Para deixar tudo crível e menos fantástico, o leitor ou leitora de primeira viagem vai achar que é, realmente, uma biografia das pessoas, cujas vidas cotidianas cruzaram com as de Lee e Kirby e resultaram na família de super-heróis de papel. Por isso, James Sturm empresta seu sobrenome para os irmãos Storm, Sue e Johnny, simula e-mail de um parente de alguém que estava na Marvel e ouviu falar da história de como o grupo era baseado na realidade, testemunha nos textos extras como foi se encontrar com um dos coadjuvantes que lançou uma biografia, um encontro por acaso com um editor da Marvel em um metrô antes de ser convidado para escrever o gibi, até mesmo monta uma bibliografia das obras que se baseou para compor a trama de Moléculas Instáveis.

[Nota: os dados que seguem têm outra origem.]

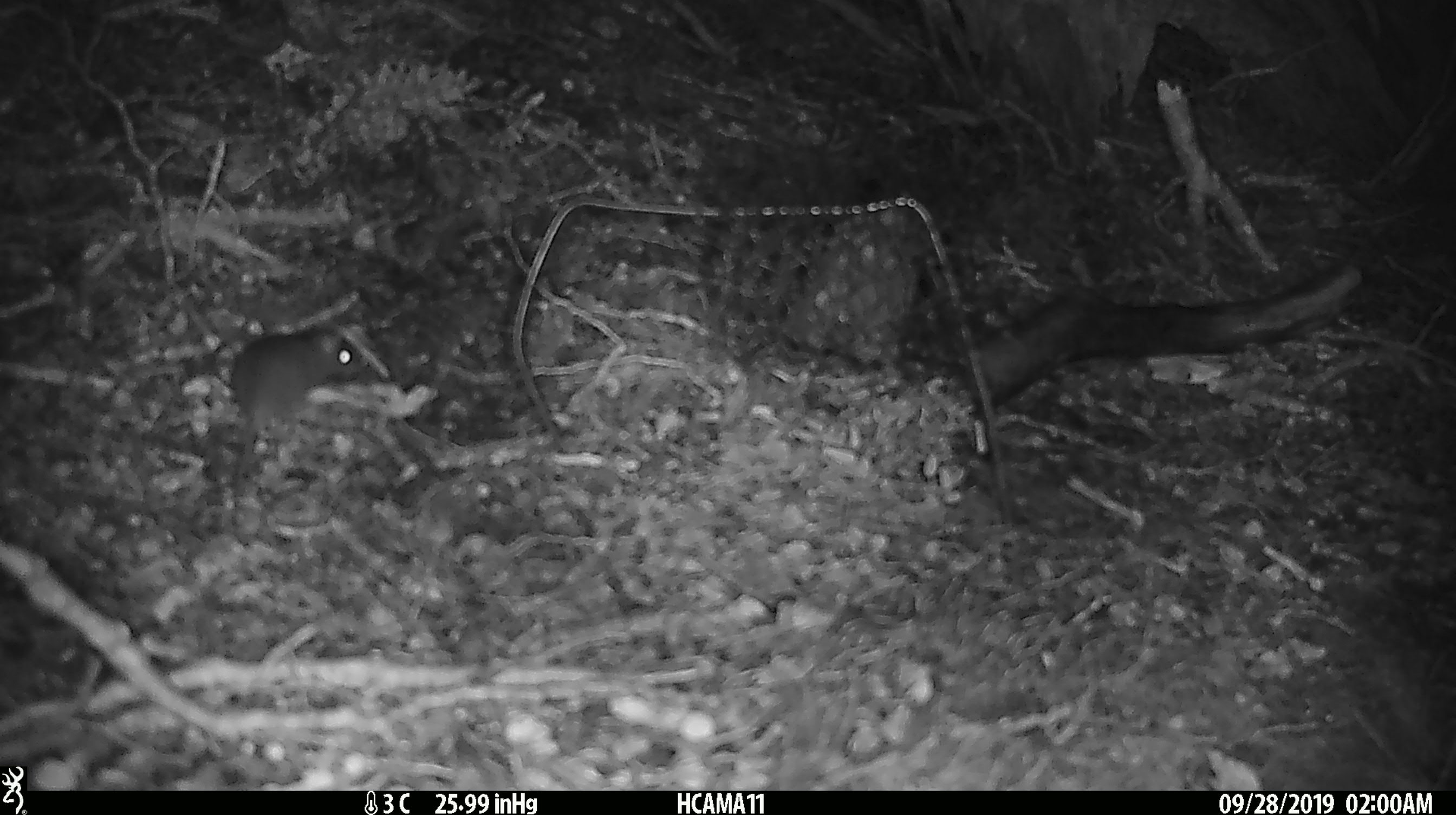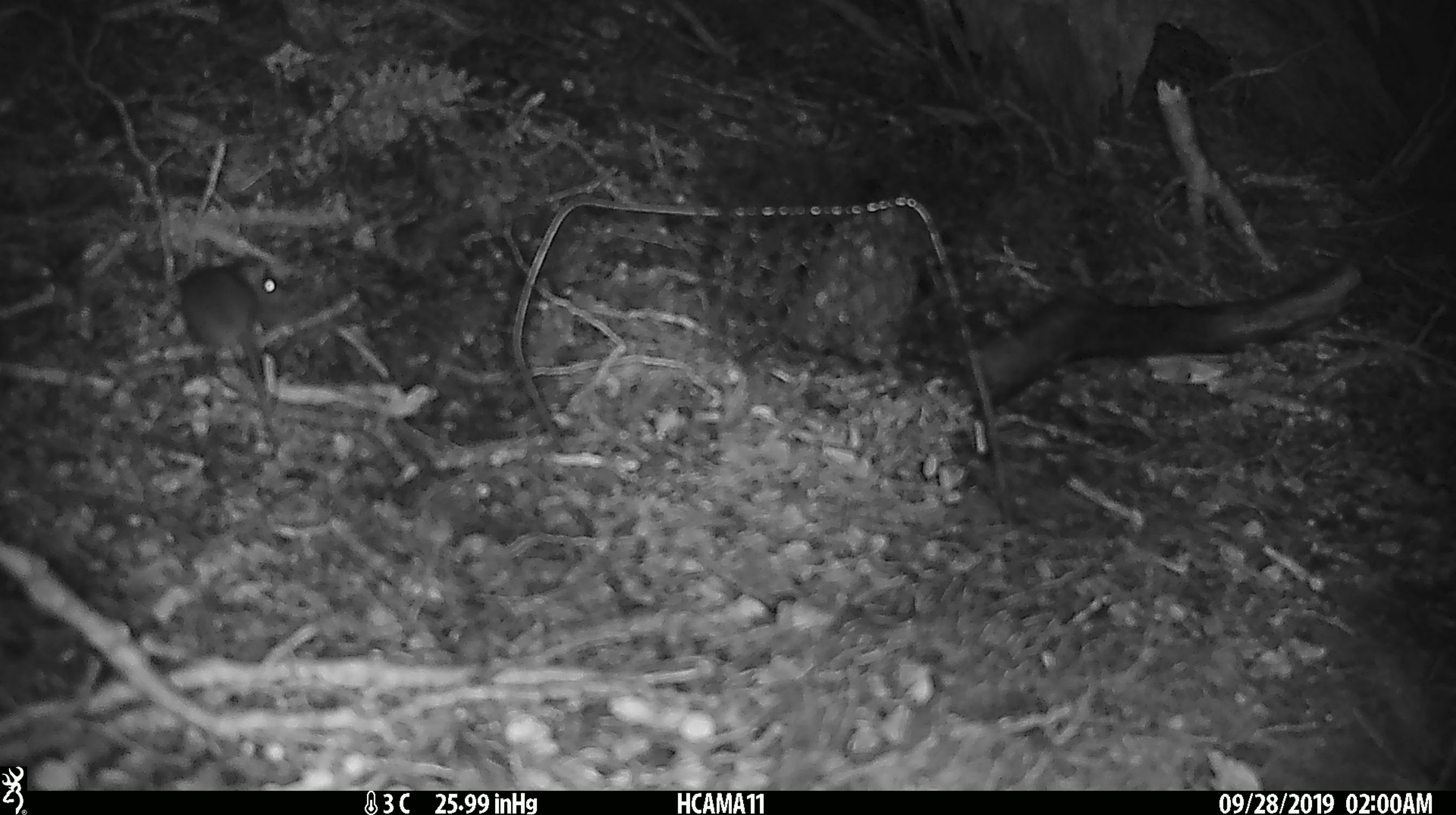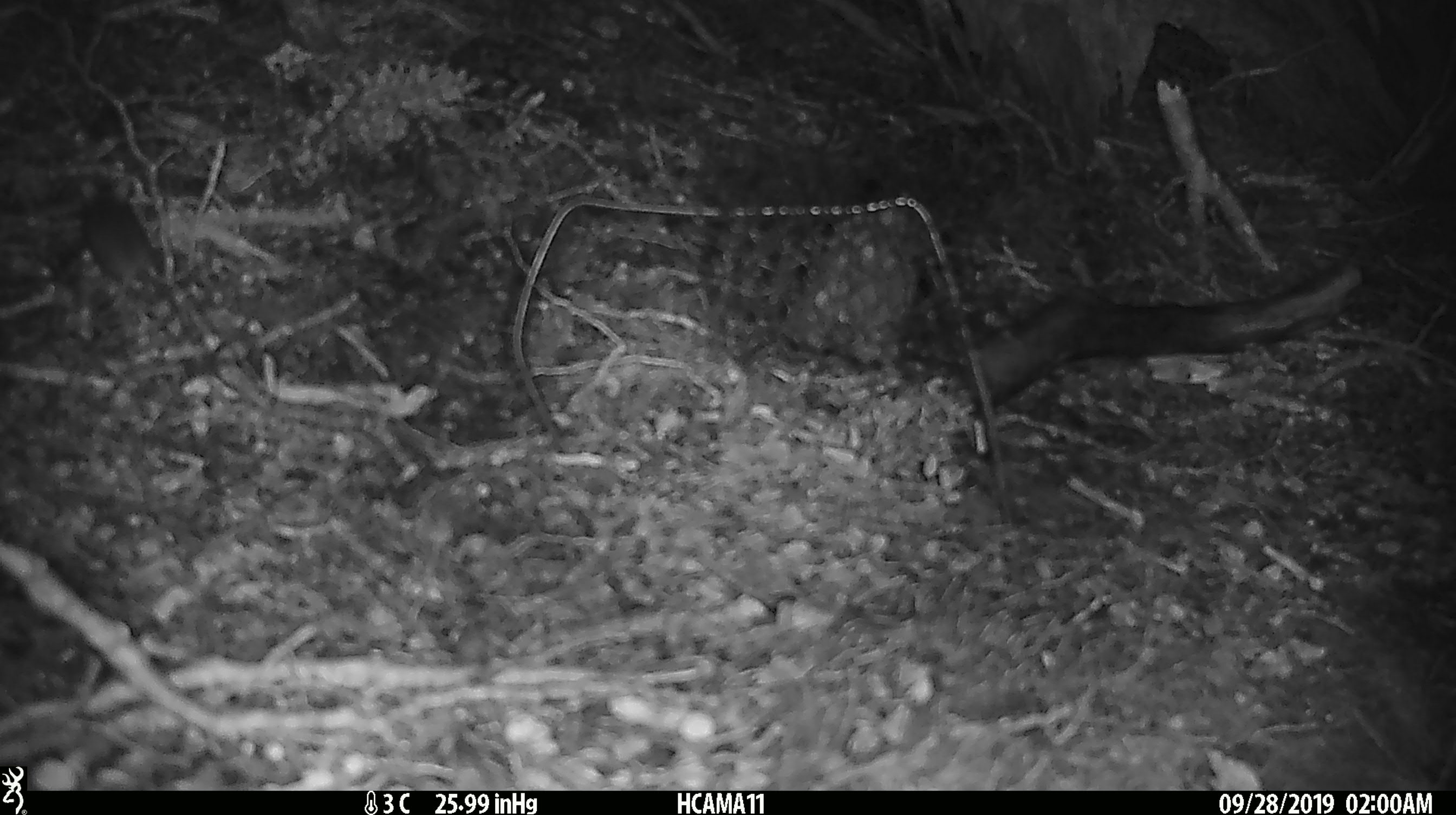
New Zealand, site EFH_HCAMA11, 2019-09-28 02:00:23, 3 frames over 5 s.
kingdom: Animalia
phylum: Chordata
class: Mammalia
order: Rodentia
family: Muridae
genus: Mus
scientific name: Mus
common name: mouse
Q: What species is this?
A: Mouse (Mus).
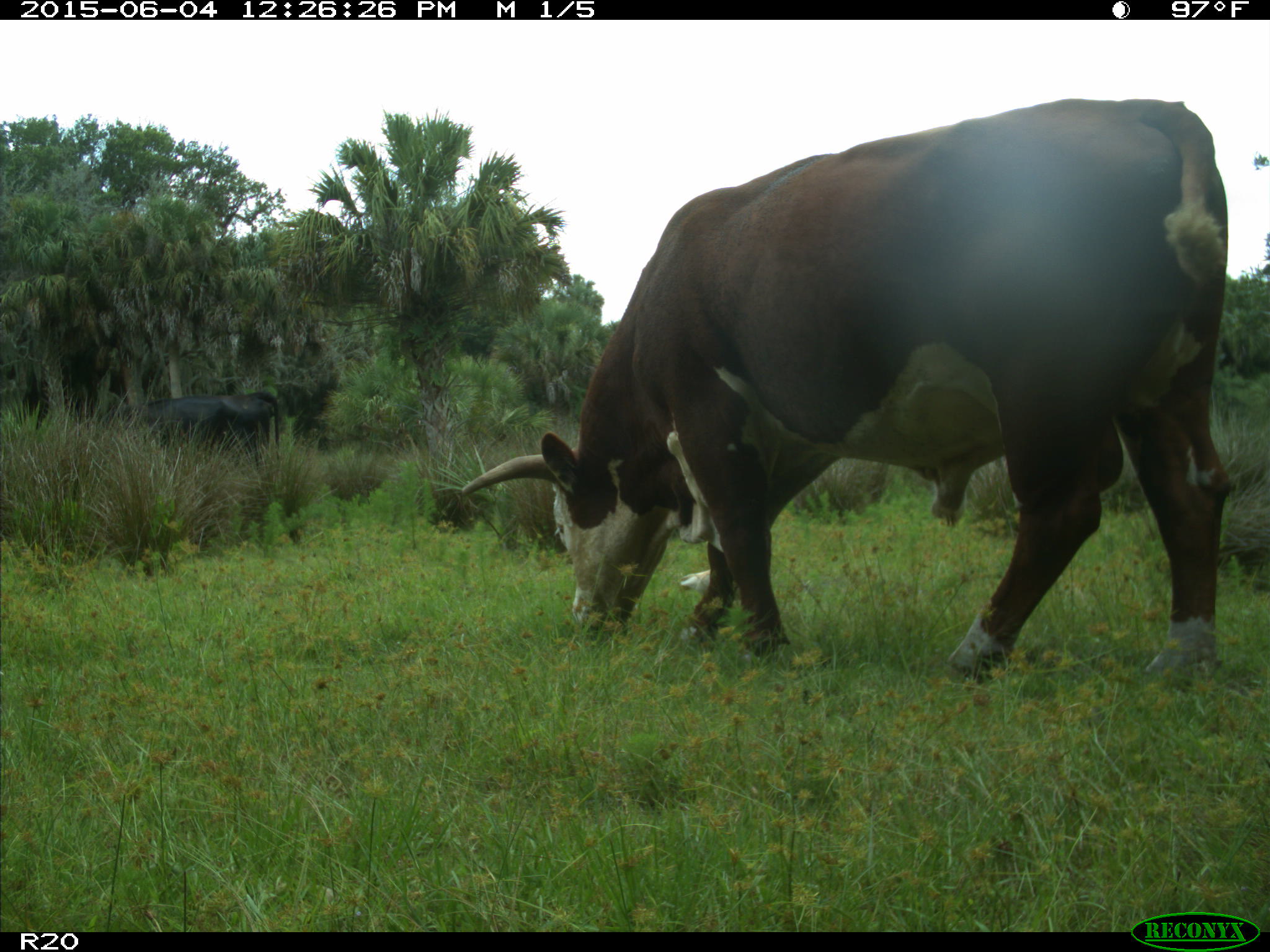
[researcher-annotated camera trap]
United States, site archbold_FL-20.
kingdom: Animalia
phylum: Chordata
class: Mammalia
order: Artiodactyla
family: Bovidae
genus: Bos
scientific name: Bos taurus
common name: domestic cow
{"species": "Bos taurus (domestic cow)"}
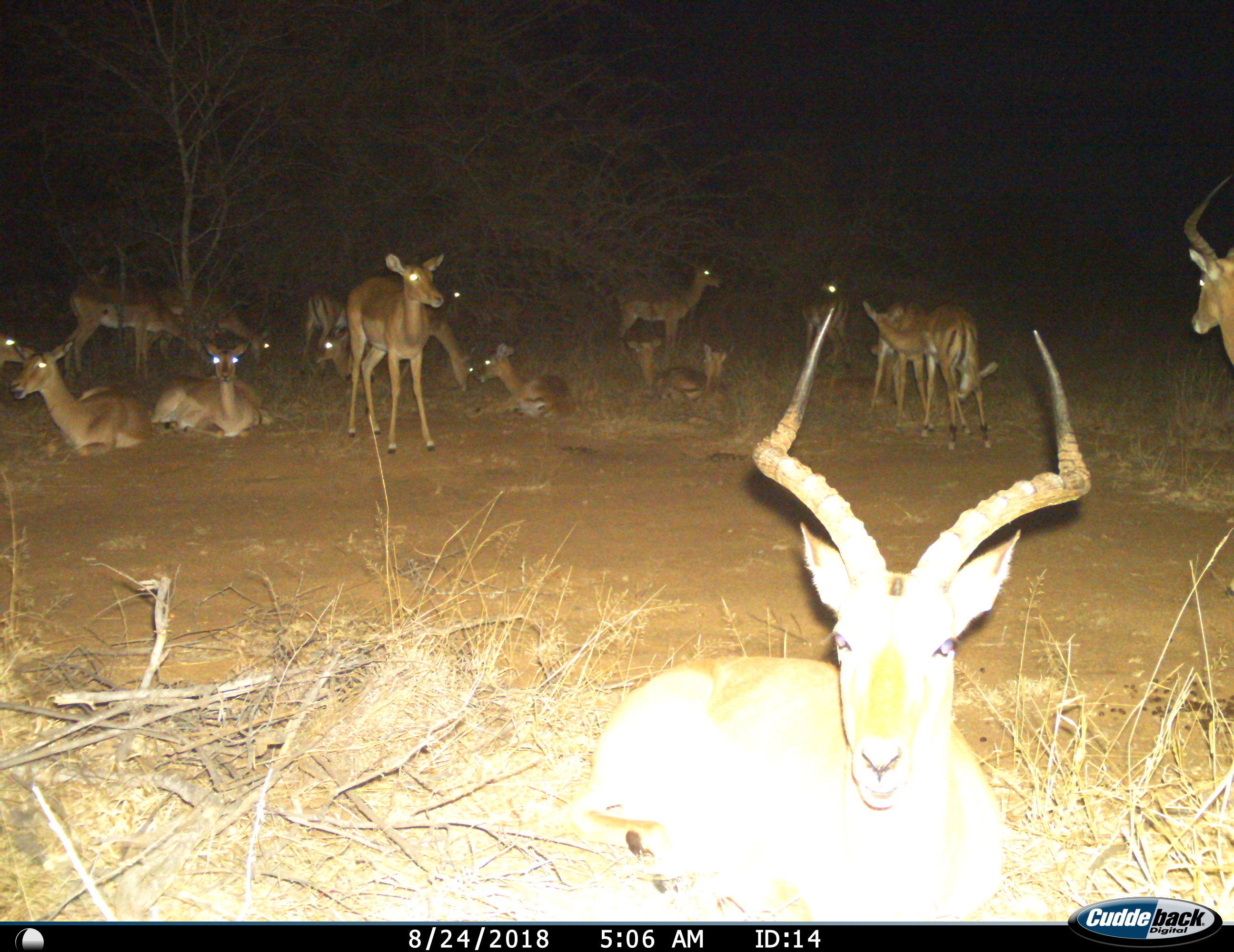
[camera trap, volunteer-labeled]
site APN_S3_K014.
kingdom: Animalia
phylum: Chordata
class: Mammalia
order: Artiodactyla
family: Bovidae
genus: Aepyceros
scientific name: Aepyceros melampus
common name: impala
Impala (Aepyceros melampus), count 11-50. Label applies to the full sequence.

Montando esse cenário tão meticuloso (incluindo a promessa de que a obra se desdobrasse para uma trilogia) e passado na época em que o quarteto “ficcional” seria criado, observamos um Reed Richards bastante ocupado com suas descobertas (com o governo de olho na sua genialidade), uma Sue Sturm frustrada por ser uma jovem “dona de casa”, preocupada com a rebeldia do irmão, e que encontra o mínimo de atenção com o amigo da família, o ex-boxeador e namorador Ben Grimm.

Entre os personagens, a melhor explorada é a Sue, principalmente no contexto machista, cruel e conservador que o período espelha. Várias camadas de crítica social pode ser vista, inclusive entrecortando com a saga da Mulher-Vapor, outra peça “fictícia” que Sturm — o roteirista — inventou como um gibi criado por Lee e Kirby, e que Sturm — o jovem rebelde — mergulha na leitura (e na fantasia) como um escape do marasmo de seu cotidiano. Sue Sturm se torna invisível, realmente, aos olhos do marido, do irmão, dos vizinhos e da sociedade em si.

Para quem não conhece a contraparte “fantástica”, a HQ ainda apresenta as páginas “verdadeiras” de Lee e Kirby para a criação dos super-heróis. Para toda a família.

*Coluna publicada originalmente na edição impressa do dia 24 de julho de 2024.